In the plea it was stated in the petition that although 35 Judicial Members including the Chairman and 35 Administrative Members cater to 19 benches and 8 circuit benches, many benches of the Tribunals have become non functional because of the retirement of members at regular intervals as it was Preferred by Central Administrative Tribunal (Principal Bench) Bar Association, New Delhi.

Furthermore, the petition stated the Jabalpur Bench, Cuttack Bench, Lucknow Bench, Jammu and Srinagar Bench are left with only one member either Judicial or Administrative because of which no division bench can be constituted there. As on 31st March, 2022, the Guwahati Bench has become totally non-functional as no Member is available there.

Justice Chandrachud stated by taking a note of the above submissions:

A bench can’t be constituted with one member.

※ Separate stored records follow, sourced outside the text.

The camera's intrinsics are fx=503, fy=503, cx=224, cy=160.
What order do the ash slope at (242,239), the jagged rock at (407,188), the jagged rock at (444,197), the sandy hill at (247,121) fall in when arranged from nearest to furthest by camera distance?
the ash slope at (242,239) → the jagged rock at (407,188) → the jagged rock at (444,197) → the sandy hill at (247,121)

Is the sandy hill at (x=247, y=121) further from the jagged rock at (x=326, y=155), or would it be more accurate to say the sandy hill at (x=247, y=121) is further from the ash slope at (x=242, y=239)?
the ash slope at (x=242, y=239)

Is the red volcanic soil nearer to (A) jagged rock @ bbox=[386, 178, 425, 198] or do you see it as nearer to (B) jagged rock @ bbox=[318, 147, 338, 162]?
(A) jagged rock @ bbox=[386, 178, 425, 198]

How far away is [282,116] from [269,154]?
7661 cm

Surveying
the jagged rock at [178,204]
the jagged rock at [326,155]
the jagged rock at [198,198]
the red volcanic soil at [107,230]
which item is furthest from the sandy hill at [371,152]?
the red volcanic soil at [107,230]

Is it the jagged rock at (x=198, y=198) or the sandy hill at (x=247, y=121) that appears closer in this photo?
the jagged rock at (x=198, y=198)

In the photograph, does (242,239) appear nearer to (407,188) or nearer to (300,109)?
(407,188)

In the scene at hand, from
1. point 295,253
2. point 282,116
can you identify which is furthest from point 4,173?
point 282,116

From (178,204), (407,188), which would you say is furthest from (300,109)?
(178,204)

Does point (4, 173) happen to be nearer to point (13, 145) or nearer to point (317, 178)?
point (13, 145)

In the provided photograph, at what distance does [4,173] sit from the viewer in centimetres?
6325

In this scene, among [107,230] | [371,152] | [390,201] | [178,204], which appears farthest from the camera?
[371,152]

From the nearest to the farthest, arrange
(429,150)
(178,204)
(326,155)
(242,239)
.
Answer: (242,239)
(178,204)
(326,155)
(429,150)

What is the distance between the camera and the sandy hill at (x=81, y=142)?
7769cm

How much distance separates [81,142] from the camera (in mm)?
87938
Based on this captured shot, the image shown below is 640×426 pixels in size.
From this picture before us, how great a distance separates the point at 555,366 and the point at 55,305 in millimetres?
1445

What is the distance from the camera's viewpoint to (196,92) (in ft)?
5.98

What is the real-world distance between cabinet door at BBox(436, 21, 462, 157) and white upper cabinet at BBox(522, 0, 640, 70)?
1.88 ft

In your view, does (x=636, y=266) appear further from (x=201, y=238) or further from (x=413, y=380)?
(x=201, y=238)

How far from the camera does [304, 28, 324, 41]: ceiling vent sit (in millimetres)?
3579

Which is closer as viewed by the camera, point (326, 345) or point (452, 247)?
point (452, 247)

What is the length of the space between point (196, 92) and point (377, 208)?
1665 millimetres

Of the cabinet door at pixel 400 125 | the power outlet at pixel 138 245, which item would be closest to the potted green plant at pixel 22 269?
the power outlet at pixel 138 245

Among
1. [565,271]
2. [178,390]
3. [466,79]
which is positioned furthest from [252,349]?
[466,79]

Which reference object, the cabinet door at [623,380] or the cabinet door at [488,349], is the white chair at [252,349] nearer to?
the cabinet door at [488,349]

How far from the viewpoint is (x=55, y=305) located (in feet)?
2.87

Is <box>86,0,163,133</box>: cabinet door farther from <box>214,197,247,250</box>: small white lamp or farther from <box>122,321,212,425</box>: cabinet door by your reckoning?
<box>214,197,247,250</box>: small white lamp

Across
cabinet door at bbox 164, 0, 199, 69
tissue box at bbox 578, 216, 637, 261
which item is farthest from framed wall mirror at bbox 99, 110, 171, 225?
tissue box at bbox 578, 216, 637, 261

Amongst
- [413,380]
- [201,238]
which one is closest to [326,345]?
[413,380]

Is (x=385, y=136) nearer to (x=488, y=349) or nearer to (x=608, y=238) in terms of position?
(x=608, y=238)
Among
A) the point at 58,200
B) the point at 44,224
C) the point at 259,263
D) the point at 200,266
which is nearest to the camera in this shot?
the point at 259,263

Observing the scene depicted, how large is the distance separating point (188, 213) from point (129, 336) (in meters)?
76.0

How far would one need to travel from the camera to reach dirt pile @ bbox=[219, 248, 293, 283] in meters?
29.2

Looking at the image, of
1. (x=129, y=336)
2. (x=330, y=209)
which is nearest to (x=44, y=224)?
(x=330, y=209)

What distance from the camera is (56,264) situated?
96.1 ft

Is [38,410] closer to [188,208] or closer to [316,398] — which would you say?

Justice Chandrachud further asked to submit an up-to-date chart with regards to the number of members who are present in the various benches of CAT and ordered the counsel for the Central Administrative Tribunal (Principal Bench) Bar Association, New Delhi to do the same.

Justice Kant further added by taking a note of the above submissions:

The members whose term is likely now to expire in Future, give the details of those members.

The benches of the Central Administrative Tribunal will become non-functional if the aforesaid situation continues for a couple of more months, more than half of the sanctioned stated in the plea.

AOR Amita Singh Kalkal, has filled a plea before the Supreme Court.

The bench of comprising of Justice DY Chandrachud and the justice Surya Kant by making a note of the above submissions ordered to issue a notice and in addition the liberty to serve the Central Agency.

The bench ordered to comply with the same and listed the matter on 13th May.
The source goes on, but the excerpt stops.